• **Written task 1**:
From the stored entries, reproduce the lines verbatim, starting at the line containing "In the context" and ending at the line containing "2.87 meters", with both of those lines included.

• **Page**:
Release Bpipe Version 0.9.9.7 · ssadedin/bpipe

Summary

This release includes several major new features including prelimary support for
running Bpipe pipelines on cloud providers (Google Cloud, Amazon Web Services), a
new merge point operator for making it easier to
construct parallel pipelines using scatter-gather parallelism. In addition to these,
significant work has been done to dramatically improve performance and reduce
resource consumption on very highly parallel pipelines with large numbers of
input / output files.

Features

Preliminary support for executing pipelines on Google Cloud Services
(Compute Engine) and mounting storage for pipelines from Google Cloud
Storage
Preliminary support for executing pipelines on Amazon Web Services
using EC2 and mounting storage for pipelines from S3
The 'groovy' command can now run embedded groovy (executed outside
Bpipe) using the groovy runtime bundled with Bpipe
Support aliasing to string values in addition to outputs
Experimental support for beforeRun hook in command config: execute
arbitrary groovy code before a command executes
Many performance improvements, esp. for large, highly
parallel pipelines
Support configuration for number of retries for status
polling of HPC jobs (statusPollRetries setting)

• **Written task 2**:
Translate this sentence from the Bpipe release notes into Spanish: "In addition to these, significant work has been done to dramatically improve performance and reduce resource consumption on very highly parallel pipelines with large numbers of input / output files."

(Stored records)
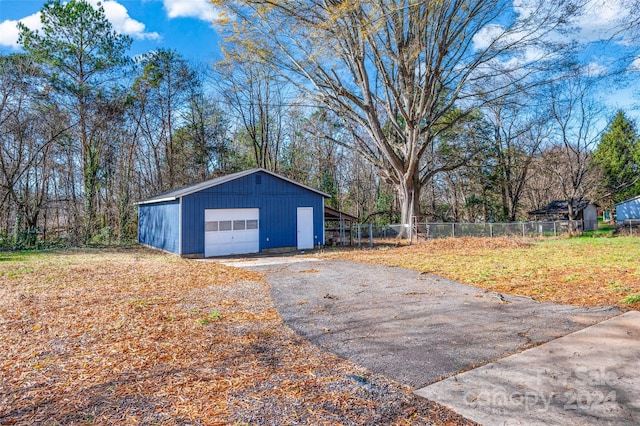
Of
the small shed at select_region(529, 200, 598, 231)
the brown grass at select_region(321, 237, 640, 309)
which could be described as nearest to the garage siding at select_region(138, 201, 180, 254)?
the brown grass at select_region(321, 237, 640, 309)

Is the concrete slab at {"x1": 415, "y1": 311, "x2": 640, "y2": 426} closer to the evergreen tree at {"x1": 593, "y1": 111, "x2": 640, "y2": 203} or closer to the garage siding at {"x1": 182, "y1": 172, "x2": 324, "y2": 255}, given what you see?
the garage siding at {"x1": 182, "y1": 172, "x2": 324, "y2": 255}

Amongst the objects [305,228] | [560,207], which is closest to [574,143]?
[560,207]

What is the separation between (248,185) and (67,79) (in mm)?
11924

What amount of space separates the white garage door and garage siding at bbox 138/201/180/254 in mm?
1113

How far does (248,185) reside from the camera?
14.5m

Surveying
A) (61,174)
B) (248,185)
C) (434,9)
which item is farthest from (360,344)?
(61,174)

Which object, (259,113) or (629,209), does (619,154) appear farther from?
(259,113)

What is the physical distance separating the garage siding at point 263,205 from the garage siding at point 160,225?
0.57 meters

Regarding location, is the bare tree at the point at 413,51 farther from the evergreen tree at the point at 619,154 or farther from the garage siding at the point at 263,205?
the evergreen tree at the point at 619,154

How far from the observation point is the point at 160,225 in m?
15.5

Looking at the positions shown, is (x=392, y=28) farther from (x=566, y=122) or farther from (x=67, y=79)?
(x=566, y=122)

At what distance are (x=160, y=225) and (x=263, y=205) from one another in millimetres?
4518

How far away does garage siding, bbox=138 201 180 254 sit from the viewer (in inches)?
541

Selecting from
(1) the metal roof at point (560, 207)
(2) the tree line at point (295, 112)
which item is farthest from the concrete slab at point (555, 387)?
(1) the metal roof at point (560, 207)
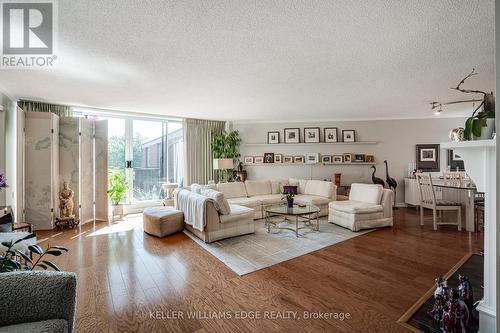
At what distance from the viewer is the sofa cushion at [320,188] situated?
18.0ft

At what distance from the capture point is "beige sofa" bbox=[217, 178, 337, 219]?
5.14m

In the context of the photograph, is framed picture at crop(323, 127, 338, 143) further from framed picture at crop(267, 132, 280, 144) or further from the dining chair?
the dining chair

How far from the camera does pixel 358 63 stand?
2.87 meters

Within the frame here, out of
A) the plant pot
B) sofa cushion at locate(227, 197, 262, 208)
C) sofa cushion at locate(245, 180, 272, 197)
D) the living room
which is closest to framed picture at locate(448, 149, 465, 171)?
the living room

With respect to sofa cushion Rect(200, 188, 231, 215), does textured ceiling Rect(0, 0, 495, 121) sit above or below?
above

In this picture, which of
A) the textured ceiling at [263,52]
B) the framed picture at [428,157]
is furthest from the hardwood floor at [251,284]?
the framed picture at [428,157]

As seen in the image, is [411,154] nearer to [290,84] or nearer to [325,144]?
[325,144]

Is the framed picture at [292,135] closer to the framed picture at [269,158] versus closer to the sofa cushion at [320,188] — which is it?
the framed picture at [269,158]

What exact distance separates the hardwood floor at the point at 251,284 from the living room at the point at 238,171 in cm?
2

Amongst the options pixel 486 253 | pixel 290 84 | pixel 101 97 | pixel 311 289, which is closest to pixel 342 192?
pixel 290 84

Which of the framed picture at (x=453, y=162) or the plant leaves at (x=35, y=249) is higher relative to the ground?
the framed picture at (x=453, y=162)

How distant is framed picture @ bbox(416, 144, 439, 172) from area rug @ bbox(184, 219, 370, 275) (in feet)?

• **Full solution 1**:
In the context of the photograph, is framed picture at crop(323, 127, 338, 143) further from framed picture at crop(267, 132, 280, 144) or further from the dining chair?
the dining chair

How far from the camera does pixel 358 63 stand?
2.87 meters

• **Full solution 2**:
Además de estas, se ha realizado un trabajo significativo para mejorar drásticamente el rendimiento y reducir el consumo de recursos en pipelines muy altamente paralelos con grandes cantidades de archivos de entrada / salida.